Комиссаров. Сейчас будет. Они с Ваняткой на почту пошли. Може что и нам будет.
Леонов (у стма, смотрит на стену). Один календарь да Пушкин остался. Эх, кудряш ты наш любимый! Слышал? Покидает нас наш учитель-то. И тебя увезет, друг… Чего вы его не убираете?
Комиссаров. Вячеслав Ларионыч не велел сымать-то. В редакцию его нам жертвует.
Павлов. А собаку-то Цезаря с собой берет?

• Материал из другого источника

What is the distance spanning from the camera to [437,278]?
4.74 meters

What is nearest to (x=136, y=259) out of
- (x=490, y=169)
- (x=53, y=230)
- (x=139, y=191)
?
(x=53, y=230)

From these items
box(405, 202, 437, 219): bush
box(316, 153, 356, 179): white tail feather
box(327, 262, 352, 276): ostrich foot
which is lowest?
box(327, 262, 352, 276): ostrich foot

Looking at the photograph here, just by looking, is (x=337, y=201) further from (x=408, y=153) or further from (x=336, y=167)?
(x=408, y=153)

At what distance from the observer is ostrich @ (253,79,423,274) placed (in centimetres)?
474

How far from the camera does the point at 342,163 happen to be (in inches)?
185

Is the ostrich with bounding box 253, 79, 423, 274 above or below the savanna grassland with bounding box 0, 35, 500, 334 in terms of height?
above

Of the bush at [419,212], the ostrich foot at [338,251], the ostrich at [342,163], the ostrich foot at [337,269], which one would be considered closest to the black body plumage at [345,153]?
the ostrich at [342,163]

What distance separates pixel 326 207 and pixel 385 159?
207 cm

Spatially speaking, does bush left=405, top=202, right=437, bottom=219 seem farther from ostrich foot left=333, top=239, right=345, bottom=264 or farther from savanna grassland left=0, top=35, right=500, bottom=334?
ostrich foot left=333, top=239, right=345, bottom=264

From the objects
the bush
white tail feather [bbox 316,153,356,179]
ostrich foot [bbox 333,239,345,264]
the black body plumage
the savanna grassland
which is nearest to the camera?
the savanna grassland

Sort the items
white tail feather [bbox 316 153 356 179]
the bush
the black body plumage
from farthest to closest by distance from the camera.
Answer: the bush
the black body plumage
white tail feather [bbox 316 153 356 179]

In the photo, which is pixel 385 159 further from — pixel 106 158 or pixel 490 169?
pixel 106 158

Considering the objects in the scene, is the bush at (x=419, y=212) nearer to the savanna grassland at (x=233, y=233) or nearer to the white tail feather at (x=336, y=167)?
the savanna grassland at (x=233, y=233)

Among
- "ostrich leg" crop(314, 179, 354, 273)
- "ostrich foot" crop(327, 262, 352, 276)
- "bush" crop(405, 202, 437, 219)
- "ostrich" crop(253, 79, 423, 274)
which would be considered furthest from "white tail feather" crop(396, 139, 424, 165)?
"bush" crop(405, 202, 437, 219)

Филиппов. Нет, тебе оставит. Дурень! да его и оставить-то нельзя. Он все равно пли сбежит или подохнет.
Павлов. А видали, ребята, как он намедни утку с озера достал. Она пыряет, а он за ней. В камыши залез, не выбирется, воет, а все-таки достал. Вячеслав Лариопович его поцеловал, когда он вылез. А он весь вывозился, как леший. (Смеется). Хвостом хочет вильнуть, не может. На ём комья илу понацеплялись. Ну и пес знатный!
Трохин. Купец Нагайцев полсотни дает, а Вячеслав Ларионыч смеется: за всю лавку, говорит, не отдам.

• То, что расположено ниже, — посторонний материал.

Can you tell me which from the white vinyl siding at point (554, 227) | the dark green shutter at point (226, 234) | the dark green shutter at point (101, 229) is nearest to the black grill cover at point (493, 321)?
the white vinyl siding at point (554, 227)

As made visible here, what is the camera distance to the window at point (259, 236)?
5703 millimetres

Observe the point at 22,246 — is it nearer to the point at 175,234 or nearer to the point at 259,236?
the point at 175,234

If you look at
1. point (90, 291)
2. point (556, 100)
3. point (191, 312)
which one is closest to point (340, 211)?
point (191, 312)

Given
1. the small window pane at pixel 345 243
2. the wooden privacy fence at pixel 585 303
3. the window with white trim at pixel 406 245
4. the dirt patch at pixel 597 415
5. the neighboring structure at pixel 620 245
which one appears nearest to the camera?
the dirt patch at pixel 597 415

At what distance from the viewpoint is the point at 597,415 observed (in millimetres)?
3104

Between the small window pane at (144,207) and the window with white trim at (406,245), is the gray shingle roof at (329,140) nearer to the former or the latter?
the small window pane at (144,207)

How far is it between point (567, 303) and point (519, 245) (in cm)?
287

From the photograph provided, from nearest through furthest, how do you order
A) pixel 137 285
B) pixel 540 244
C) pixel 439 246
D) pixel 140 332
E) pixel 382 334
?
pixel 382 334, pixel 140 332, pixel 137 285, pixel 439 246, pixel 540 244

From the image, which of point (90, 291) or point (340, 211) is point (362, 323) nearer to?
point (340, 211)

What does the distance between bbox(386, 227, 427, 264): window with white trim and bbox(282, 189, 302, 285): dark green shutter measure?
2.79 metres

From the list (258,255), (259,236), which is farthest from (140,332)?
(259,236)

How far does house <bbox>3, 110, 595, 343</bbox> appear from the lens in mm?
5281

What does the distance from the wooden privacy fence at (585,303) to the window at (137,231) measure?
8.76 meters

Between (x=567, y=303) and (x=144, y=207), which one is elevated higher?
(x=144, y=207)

Короткий. А куда же он его денет? Неужто в Москву с собой повезет?
Комиссаров. Поди нет. В городе, говорил, оставит. У сестры. Помните когда в городе мы с экскурсией ездили, так чай пили у ней. В газету она еще водила. Машины показывала.
Филиппов. Ну, расчищай место! Скоро придут: увязывать зачем. (Кроме Павлова и Леонова все несут ящики).

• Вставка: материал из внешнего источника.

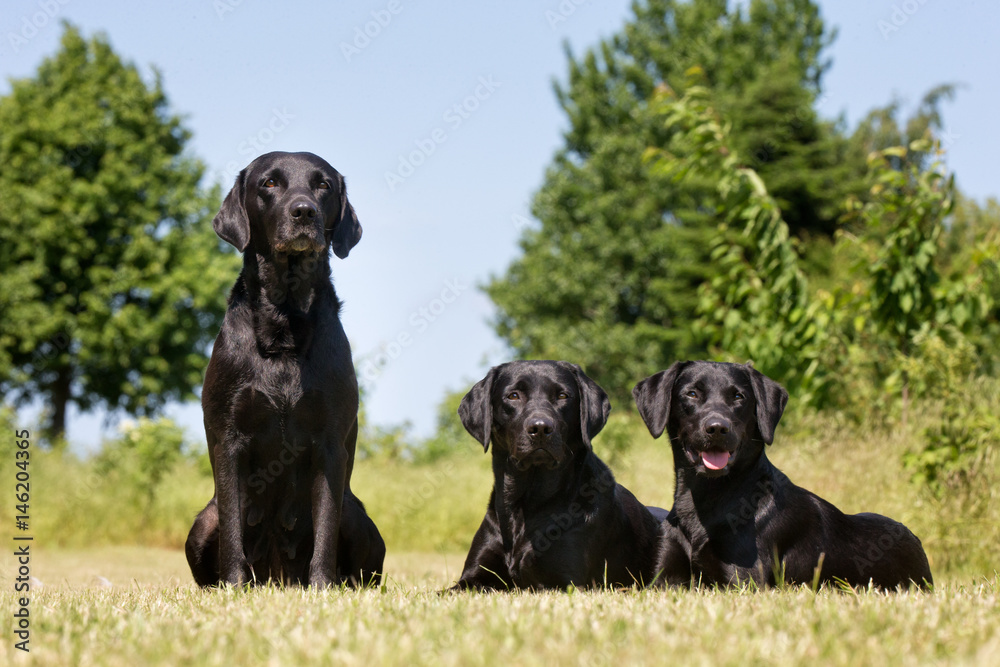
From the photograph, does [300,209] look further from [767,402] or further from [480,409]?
[767,402]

Павлов. Петька, зажигай лампу, а то темно становится.
Леонов. А спички где?
Павлов. Где им быть? Чай, на притолке у печи. Посмотри. (Леонов уходит за спичками в прихожую, потом входит и зажигает лампу).
Павлов (у окна). Вот они! Все идут. Вячеслав Ларионыч и дивчата. Ванятка почту несет. Цезарь тоже в зубах газету тащит. Ну и пес! (Высунулся в окно). Ванятка, давай по чту-то сюда!
Голос Вани. Пожди. Сейчас принесу!
Павлов. Письмо есть?
Ваня. Нет. Одни газеты! И книжка.
Павлов (кличет в окно). Цезарь, Цезарь! На! на! Дай сюда газету! Дай! (Свесившись в окно ласкает собаку). Цезарь, Цезарь, Цезарь!.. Ну и пес. Вот и газета. (Бросает на стол).

(Мальчики возвратились).

Филиппов. Ну, все сложено. Ружье-то не будем укладывать?
Комиссаров. Нет. Он его так возит.
Леонов. Идут все… и дивчата. Пойдем, ребята, из класса скамеек притащим, а то сидеть не на чем. (Идут все, кроме Филиппова и Комиссарова. В солях шум. Встреча с учителем).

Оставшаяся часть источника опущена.